▶ _Tujuan A_:
Kembalikan salinan persis sebagian teks kenangan tentang papa, mulai dari kata-kata yang memuat "1 Tahun Menjelang" dan berhenti setelah "untuk ikut trip.".
▶ _Tujuan B_:
Ringkaslah teks kenangan tentang papa dalam dua kalimat.

Saya hanya terdiam saat dokter mengoleskan bola kapas ke mata papa sambil mengatakan "bapak, sudah nda ada mbak, ini saya oles kapas ke mata beliau tidak ada respon". Dan meledaklah tangis mama, kakak dan seluruh orang yang saat itu berkumpul di rumah saya. Saya hanya terdiam lemas sambil mengatakan dalam hati "5 days more pa" sambil melihat nanar papa yang sudah terbujur kaku dihadapan saya. Dan seketika pernikahan saya yang tinggal hitungan hari menjadi terasa hampa.

1 Tahun Menjelang Pernikahan
Sebenarnya saya sangat malas jika diajak dinas trip oleh papa, saya selalu diajak papa dan mama setiap ada dinas keluar kota saat weekend. Padahal saya ingin sekali santai atau istirahat di rumah dengan komik dan saluran kartun jepang tv kabel kesukaan saya. Setelah debat panjang dan dibujuk mama, akhirnya saya ikut dinas keluar kota dengan papa dan mama. Dan bersyukur saat itu mama membujuk saya untuk ikut. Karena dinas keluar kota itu adalah trip terakhir kami bertiga sebelum papa meninggal. Mungkin penyesalan yang tak ada habisnya jika saya tetap bersikeras tidak mau ikut ajakan beliau untuk ikut trip.

Entri tentang menemukan benda yang disebut namanya:
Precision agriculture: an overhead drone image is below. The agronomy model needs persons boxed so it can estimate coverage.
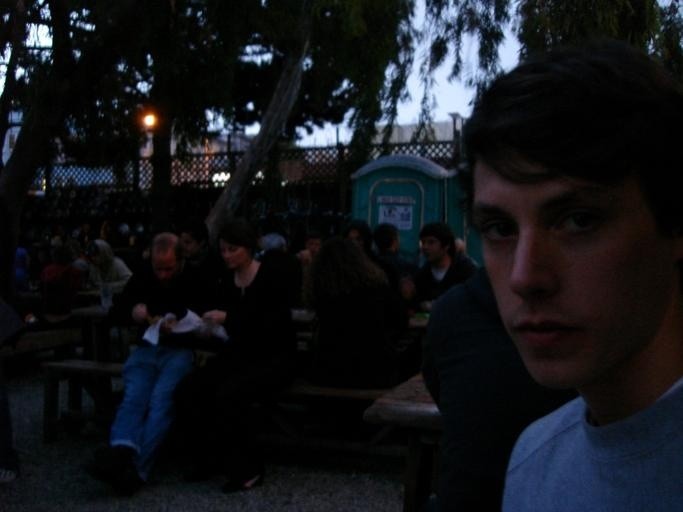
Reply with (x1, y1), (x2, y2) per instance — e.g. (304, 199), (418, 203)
(0, 38), (682, 511)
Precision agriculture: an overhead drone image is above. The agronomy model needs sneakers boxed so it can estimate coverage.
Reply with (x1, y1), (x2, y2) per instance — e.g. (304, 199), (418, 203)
(142, 464), (168, 486)
(0, 468), (18, 485)
(220, 473), (264, 494)
(109, 464), (140, 494)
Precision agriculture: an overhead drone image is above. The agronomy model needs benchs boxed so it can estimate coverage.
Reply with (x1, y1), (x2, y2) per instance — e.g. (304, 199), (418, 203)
(35, 355), (390, 461)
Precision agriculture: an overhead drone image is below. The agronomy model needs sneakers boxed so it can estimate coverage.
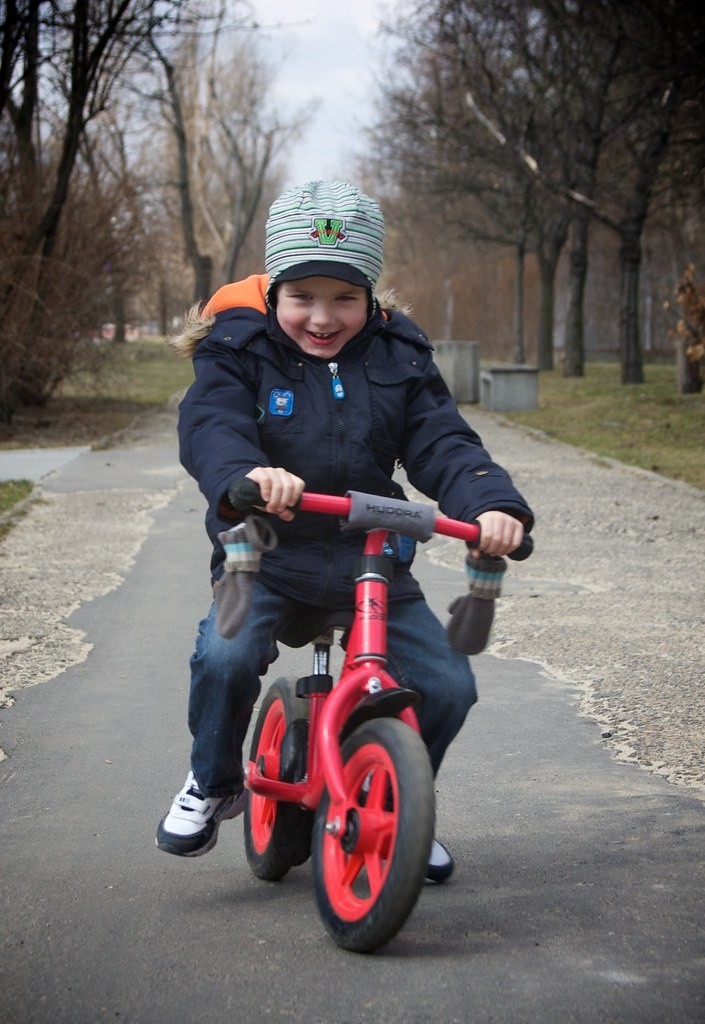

▶ _Penyelesaian Lengkap A_:
1 Tahun Menjelang Pernikahan
Sebenarnya saya sangat malas jika diajak dinas trip oleh papa, saya selalu diajak papa dan mama setiap ada dinas keluar kota saat weekend. Padahal saya ingin sekali santai atau istirahat di rumah dengan komik dan saluran kartun jepang tv kabel kesukaan saya. Setelah debat panjang dan dibujuk mama, akhirnya saya ikut dinas keluar kota dengan papa dan mama. Dan bersyukur saat itu mama membujuk saya untuk ikut. Karena dinas keluar kota itu adalah trip terakhir kami bertiga sebelum papa meninggal. Mungkin penyesalan yang tak ada habisnya jika saya tetap bersikeras tidak mau ikut ajakan beliau untuk ikut trip.

▶ _Penyelesaian Lengkap B_:
Penulis terdiam ketika dokter menyatakan papa sudah tiada, padahal pernikahan penulis tinggal hitungan hari, sehingga pernikahan itu terasa hampa. Satu tahun menjelang pernikahan, penulis yang awalnya malas akhirnya ikut dinas keluar kota bersama papa dan mama setelah dibujuk mama, dan perjalanan itu menjadi trip terakhir mereka bertiga sebelum papa meninggal.